AFRICA/NIGER – Via Crucis all’insegna delle persone rapite nel Sahel tra cui p. Pier Luigi Maccalli

Niamey – La Chiesa in Niger si appresta a officiare una Via Crucis all’insegna delle persone rapite nel Sahel, e in particolare di Pier Luigi Maccalli, il missionario della SMA rapito in Niger nella notte tra il 17 e il 18 settembre 2018 a Gourmancé alla frontiera con il Burkina Faso e a circa 125 km dalla capitale Niamey, e di don Joël Yougbaré, sacerdote del Burkina Faso scomparso domenica 17 marzo nel nord del Paese.
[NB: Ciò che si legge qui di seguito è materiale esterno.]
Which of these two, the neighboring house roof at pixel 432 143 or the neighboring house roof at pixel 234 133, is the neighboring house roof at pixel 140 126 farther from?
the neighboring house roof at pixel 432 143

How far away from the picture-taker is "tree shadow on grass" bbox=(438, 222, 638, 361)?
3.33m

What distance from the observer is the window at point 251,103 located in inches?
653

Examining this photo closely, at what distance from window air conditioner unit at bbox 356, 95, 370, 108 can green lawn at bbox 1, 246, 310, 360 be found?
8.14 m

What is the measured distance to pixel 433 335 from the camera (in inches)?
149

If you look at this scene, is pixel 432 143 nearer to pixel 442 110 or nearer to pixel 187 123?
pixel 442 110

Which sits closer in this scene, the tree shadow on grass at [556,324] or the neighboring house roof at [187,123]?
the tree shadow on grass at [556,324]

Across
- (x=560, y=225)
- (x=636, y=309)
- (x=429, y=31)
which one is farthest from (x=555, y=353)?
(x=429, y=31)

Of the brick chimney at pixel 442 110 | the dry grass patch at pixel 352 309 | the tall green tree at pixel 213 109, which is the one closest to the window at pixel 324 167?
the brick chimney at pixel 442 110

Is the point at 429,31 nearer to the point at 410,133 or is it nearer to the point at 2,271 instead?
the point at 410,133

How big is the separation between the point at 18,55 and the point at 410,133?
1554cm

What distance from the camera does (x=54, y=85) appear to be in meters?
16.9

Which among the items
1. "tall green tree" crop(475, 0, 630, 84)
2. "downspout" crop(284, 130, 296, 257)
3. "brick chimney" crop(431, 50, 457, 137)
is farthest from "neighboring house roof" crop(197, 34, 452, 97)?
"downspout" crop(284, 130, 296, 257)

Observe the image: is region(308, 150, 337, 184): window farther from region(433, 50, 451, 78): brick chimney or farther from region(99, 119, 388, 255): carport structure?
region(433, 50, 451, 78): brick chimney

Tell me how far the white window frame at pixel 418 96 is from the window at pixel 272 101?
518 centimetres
“Nella Via Crucis nel 2015, la nostra Chiesa di famiglia in Niger ha commemorato la distruzione delle chiese che tra il 16 e il 17 gennaio di quell’anno ” scrive all’Agenzia Fides p. Mauro Armanino, missionario della Società delle Missioni Africane che vive e opera in Niger. “Quest’anno la nostra memoria è fatta con fratelli assenti che, nel grido del loro silenzio, danno alla croce del Venerdì Santo la forma dei loro volti. Il volto sfigurato di Cristo è trasfigurato nei volti dei sacerdoti rapiti, ma anche delle altre decine di cittadini portati altrove con la forza”.
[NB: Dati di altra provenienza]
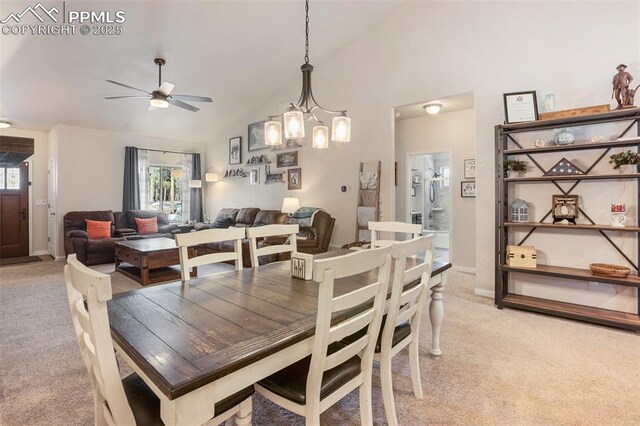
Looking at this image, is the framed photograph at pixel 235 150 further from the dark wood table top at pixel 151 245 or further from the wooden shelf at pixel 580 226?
the wooden shelf at pixel 580 226

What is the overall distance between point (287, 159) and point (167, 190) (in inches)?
143

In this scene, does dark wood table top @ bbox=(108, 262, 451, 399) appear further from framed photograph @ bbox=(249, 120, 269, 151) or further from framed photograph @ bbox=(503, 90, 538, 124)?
framed photograph @ bbox=(249, 120, 269, 151)

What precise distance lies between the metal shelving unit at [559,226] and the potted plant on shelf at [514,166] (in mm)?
78

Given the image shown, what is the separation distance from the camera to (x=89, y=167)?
6.61m

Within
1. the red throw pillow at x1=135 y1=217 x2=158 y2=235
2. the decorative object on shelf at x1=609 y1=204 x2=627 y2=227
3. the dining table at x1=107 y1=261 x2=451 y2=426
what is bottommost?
the dining table at x1=107 y1=261 x2=451 y2=426

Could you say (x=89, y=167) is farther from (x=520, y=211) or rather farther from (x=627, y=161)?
(x=627, y=161)

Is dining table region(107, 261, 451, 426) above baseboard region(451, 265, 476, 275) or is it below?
above

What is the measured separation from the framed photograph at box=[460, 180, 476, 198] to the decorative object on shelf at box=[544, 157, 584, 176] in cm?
185

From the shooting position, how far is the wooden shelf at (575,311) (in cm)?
291

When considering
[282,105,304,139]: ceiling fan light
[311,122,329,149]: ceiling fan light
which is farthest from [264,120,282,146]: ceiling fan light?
[311,122,329,149]: ceiling fan light

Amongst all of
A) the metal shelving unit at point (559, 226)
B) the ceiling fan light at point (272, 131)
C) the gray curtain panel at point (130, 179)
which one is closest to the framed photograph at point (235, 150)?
the gray curtain panel at point (130, 179)

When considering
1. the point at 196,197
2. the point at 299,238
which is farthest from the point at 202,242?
the point at 196,197

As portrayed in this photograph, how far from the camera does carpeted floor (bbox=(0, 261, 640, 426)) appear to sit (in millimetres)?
1774

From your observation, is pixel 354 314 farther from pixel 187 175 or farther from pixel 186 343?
pixel 187 175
Nessuno ha il monopolio della sofferenza o della persecuzione” continua p. Mauro. “Solo Gesù, il Figlio dell’Uomo, nel mistero dell’abbandono del Padre, ha toccato l’abisso della solitudine che noi, a volte, possiamo sperimentare. Questo privilegio, quello dell’abbandono nelle mani di Dio, è stato offerto a don Joel da un mese e a p. Pierluigi da sette mesi. Con tali testimoni di fede la via della croce dovrebbe diventare per noi ciò che realmente è: un sentiero dietro la croce e soprattutto un sentiero con la croce. È il segno di una violenza suprema, spudorata e inumana che continua a influenzare il nostro Sahel in un modo particolare. Allo stesso tempo è il segno più eloquente della fedeltà di Dio all’avventura umana che voleva condividere con noi. È alla testimonianza di questa fedeltà che questo cammino con la croce ci invita e ci sfida”.